Blackberry’nin sonunu hazırlayan birçok değişim arasında yönetimsel iki olay var:

NTP Technoloji ile yaşanan patent anlaşmazlığı, firma ile süren ve The Competion Bureau of Canada tarafından 2001’de sonuçlandırılan davası ve bu dava sonucu ödenmesine hükmedilen çok büyük cezalar tam anlamıyla “sonun başlangıcı”.

Tam toparlanıldı denilirken OSD (Oral Ruling of the Otranto Securities Commision), bizim SPK’ya denk gelen bir yapı tarafından, ortaklara dağıtılan kar paylarının geçmiş tarihe çekilmesi ile yapılan bir vergi kaçınmasından kaynaklanan çok büyük ceza ve yaptırımlarla karşı karşıya geldiler.

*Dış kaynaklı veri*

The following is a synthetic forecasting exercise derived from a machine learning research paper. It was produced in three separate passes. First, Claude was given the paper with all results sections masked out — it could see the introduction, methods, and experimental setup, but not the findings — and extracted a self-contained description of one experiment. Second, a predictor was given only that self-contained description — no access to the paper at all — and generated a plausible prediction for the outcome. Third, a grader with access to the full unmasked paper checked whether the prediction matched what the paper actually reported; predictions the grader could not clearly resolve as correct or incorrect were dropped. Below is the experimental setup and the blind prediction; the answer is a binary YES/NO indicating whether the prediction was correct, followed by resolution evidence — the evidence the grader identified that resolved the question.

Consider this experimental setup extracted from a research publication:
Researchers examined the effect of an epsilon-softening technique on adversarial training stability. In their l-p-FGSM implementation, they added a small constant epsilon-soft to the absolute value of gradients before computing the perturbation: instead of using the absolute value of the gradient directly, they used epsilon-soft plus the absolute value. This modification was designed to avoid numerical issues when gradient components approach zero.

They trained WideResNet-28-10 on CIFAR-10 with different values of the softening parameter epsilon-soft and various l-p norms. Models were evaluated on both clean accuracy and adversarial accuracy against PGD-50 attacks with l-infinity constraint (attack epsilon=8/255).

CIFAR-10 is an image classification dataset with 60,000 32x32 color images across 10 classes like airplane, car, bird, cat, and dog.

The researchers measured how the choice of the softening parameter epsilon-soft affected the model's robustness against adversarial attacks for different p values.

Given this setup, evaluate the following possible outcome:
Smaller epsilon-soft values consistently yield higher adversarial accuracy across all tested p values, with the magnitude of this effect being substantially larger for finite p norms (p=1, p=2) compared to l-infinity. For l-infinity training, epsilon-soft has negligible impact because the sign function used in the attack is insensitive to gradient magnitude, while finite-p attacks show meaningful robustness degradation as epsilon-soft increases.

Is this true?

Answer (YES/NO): NO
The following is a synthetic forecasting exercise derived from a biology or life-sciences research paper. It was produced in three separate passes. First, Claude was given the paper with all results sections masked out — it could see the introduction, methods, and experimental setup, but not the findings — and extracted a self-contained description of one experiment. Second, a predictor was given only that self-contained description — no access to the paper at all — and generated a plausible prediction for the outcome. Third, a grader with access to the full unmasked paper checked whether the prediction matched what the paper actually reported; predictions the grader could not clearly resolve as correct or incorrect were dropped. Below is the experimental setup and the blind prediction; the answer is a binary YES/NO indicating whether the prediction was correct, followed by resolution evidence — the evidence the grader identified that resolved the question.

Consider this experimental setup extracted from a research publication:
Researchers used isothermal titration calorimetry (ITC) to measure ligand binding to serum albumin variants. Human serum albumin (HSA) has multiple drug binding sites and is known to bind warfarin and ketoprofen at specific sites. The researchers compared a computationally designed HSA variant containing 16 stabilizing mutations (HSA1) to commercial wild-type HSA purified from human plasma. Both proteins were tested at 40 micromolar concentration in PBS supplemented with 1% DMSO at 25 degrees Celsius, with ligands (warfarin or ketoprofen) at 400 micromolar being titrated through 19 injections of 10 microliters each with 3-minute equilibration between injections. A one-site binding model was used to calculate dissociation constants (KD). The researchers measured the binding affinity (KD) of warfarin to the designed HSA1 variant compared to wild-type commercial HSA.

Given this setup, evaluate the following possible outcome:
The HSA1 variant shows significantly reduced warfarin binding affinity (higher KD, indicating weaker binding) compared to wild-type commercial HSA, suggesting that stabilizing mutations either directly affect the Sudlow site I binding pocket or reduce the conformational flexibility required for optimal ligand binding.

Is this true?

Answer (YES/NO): NO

Kanada gibi sofistike, kuralları zaman içinde oturmuş bir pazarda etik olmamak, acımasız ya da kurnaz rekabet yapmak, kuralları esnetmek neye mal olabilir?

* Bu kadar şahane bir şirketin, uluslararası pazarda manevralar yaparken sonunda Kanada’nın etik rekabet talep eden koşullarına takılması
* Girişimci ortakların enerjilerini tam 8 yıl boyunca şirketi yok etme tehdidi içeren rekabet mahkemelerine ve bu konudaki tartışma ve risklere harcamak zorunda kalması
* Bu dönemde şirketin ARGE ve inovasyon ruhunun sekteye uğraması
* Ardından vergisel nedenlerle, SPK’nın ve dolayısıyla hissedarlarının desteğini kaybetmeleri

Bütün bu durumlar bir araya geldiği taktirde; pazardaki yerini, yaratıcı gücünü inovasyona vermiş bir şirkete kaptırabilir ve mobil dünyasından tamamen silinebilirsin.

Hemen her sektörde hem ulusal hem uluslararası alanda rekabet koşulları oldukça acımasız. Birbirinin sırtına çıkanlar, ezip geçenler ya da etik olmayan yollarla değiştirilen piyasa koşulları… Tüm bunların “başarı” denen kriterde çok geçerli olduğunu, sonunda herkesin yalnızca kazanılan paraya baktığını düşünebilirsiniz.

Büyük resme baktığınızda ise pek öyle değil.

Çok hızlı yükselen, “fast growing” olarak bahsedilen birçok şirket bu yükselme evresinden sonraki 10 yılda nerelerde olabilirler? Etik olmayan, başkalarının sırtına basarak gerçekleşen her yükseliş aslında ruhumuzda büyük boşluklar yaratmıştır. Bu şekilde yükselen kişi veya şirketler, çoğunlukla ve çoğunlukla daha sonra ödediği bu bedelleri görmez. Bir gün o boşluklar içe doğru çöker.

Yalnızca içsel açıdan değil, bir “vergi planlaması” (vergiden kaçınmanın kibar adı) gibi, az vergi verebilmek için yapılan bir aksiyon o kadar çok hesap yapmamızı gerektirir ki yıllar sonra bile bizi tedirgin etmeye devam edebilir. Bu hesapları ve planları yaparken bu durumun farkına varmayız. Oysa bu planlar için harcanan zaman, emek ve alınan riskin toplamı; işlemi doğru yaparak vergi ödemekten fazladır.
Bütün bu detayların eşliğinde, bulunduğumuz coğrafyada (sadece ülkemizde değil Ortadoğu’da) bu söylediklerimizi yaparsak kırmızı şapkalı kız gibi kurtlara yem oluruz diye düşünüyor olabilirsiniz.

Ama lütfen yaşamınızı bir gözden geçirin: Etik olmayan bir hareketiniz için maddi ve manevi ne gibi bedeller ödediniz? Blackberry bu hataları hayatıyla ödedi, ya siz neyle ödeyeceksiniz?